Directions →
In the entries below, find the line with "Owl City - Fireflies (B-laze Remix)" and the line with "Quantitative Chemical Analysis +". Return those two lines and all lines between them, exactly.

--- Input material ---

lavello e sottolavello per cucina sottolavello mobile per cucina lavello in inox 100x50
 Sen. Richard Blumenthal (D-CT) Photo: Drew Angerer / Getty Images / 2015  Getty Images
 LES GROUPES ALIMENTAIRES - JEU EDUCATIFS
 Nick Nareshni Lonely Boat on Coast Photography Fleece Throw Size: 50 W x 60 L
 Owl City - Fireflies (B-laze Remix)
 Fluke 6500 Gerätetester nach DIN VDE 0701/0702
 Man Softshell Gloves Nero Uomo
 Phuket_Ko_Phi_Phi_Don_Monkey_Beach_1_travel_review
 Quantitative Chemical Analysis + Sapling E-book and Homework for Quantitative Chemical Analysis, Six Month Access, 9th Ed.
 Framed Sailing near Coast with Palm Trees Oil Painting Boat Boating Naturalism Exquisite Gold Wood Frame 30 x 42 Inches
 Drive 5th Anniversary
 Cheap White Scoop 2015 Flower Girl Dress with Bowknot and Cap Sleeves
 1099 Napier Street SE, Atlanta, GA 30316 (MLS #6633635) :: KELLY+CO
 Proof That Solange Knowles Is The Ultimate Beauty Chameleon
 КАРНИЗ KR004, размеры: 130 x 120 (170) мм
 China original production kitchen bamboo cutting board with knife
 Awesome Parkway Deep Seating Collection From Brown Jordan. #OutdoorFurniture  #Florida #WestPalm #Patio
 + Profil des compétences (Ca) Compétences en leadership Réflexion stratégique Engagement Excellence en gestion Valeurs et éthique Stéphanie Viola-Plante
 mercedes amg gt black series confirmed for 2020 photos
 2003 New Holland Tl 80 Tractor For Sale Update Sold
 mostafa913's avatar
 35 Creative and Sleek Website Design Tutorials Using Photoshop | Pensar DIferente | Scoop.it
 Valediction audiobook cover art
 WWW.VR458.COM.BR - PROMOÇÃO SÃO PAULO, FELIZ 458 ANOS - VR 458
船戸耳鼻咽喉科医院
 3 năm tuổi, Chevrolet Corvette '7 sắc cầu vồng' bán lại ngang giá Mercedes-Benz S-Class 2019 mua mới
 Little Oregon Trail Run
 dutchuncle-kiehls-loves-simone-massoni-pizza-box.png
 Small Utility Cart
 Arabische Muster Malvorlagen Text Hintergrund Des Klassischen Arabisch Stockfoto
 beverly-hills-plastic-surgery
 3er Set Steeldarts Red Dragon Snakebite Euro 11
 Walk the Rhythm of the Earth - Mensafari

---

Response to this exercise →
 Owl City - Fireflies (B-laze Remix)
 Fluke 6500 Gerätetester nach DIN VDE 0701/0702
 Man Softshell Gloves Nero Uomo
 Phuket_Ko_Phi_Phi_Don_Monkey_Beach_1_travel_review
 Quantitative Chemical Analysis + Sapling E-book and Homework for Quantitative Chemical Analysis, Six Month Access, 9th Ed.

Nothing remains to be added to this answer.